* _EXERCISE REQUIREMENTS_: Rewrite the rows between the lines holding "Of the point" and "2.88 meters", inclusive, swapping "viewpoint" for "observer" and leaving everything else as it stands.

* _ENTRIES SHOWN_:

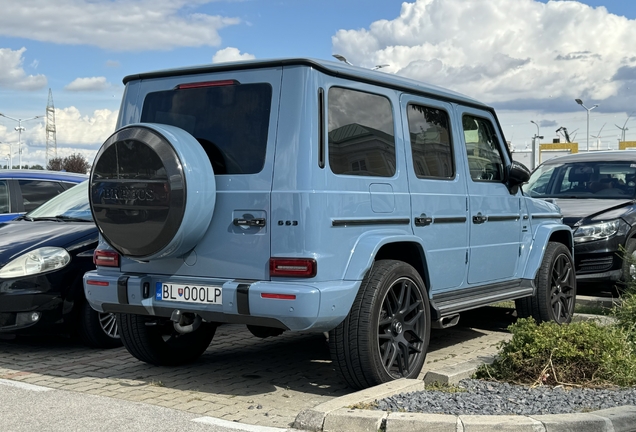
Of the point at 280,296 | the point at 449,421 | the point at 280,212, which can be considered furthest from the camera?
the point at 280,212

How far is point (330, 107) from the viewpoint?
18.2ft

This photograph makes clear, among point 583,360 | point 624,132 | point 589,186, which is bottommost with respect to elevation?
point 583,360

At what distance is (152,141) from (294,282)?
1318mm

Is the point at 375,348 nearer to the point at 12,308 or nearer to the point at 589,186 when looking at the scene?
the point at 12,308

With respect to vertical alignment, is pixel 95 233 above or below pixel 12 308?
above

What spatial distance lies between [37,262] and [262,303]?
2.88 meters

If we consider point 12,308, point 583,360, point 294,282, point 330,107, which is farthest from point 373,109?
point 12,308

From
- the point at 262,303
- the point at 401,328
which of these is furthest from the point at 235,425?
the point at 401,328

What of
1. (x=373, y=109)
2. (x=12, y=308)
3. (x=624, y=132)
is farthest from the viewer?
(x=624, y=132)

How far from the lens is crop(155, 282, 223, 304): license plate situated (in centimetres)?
---
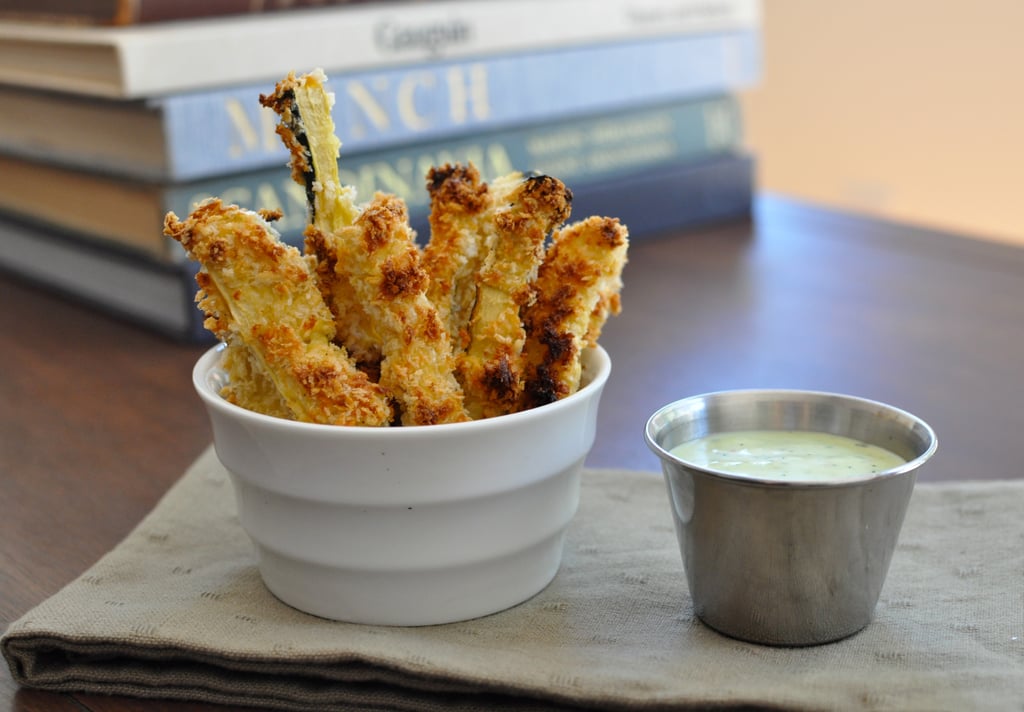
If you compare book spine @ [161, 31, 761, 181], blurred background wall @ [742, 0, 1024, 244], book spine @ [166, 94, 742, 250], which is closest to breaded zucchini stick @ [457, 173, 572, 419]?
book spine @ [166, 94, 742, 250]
* * *
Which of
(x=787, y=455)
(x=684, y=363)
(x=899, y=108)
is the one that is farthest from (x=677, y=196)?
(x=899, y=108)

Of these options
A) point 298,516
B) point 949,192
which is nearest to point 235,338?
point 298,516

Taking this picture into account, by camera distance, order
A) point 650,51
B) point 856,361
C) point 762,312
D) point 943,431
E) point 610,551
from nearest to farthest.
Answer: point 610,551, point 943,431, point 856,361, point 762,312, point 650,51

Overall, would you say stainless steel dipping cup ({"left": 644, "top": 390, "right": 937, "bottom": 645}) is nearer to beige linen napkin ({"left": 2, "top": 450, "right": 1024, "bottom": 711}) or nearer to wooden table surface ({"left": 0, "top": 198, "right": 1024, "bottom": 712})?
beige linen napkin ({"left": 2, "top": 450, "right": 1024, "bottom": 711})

* _ANSWER TO THIS PROBLEM_:
Of the point at 280,296 | the point at 449,421 | the point at 280,212, which can be considered furthest from the camera?
the point at 280,212

How far is point (330, 107) from the observer?
18.2ft

This photograph makes clear, among point 583,360 | point 624,132 | point 589,186, which is bottommost with respect to elevation?
point 583,360

At what distance is (152,141) from (294,282)?
1318mm

Is the point at 375,348 nearer to the point at 12,308 or nearer to the point at 589,186 when looking at the scene?
the point at 12,308

With respect to vertical alignment, is pixel 95 233 above or below pixel 12 308?
above

What spatial distance lies between [37,262] and [262,303]?
2.88 meters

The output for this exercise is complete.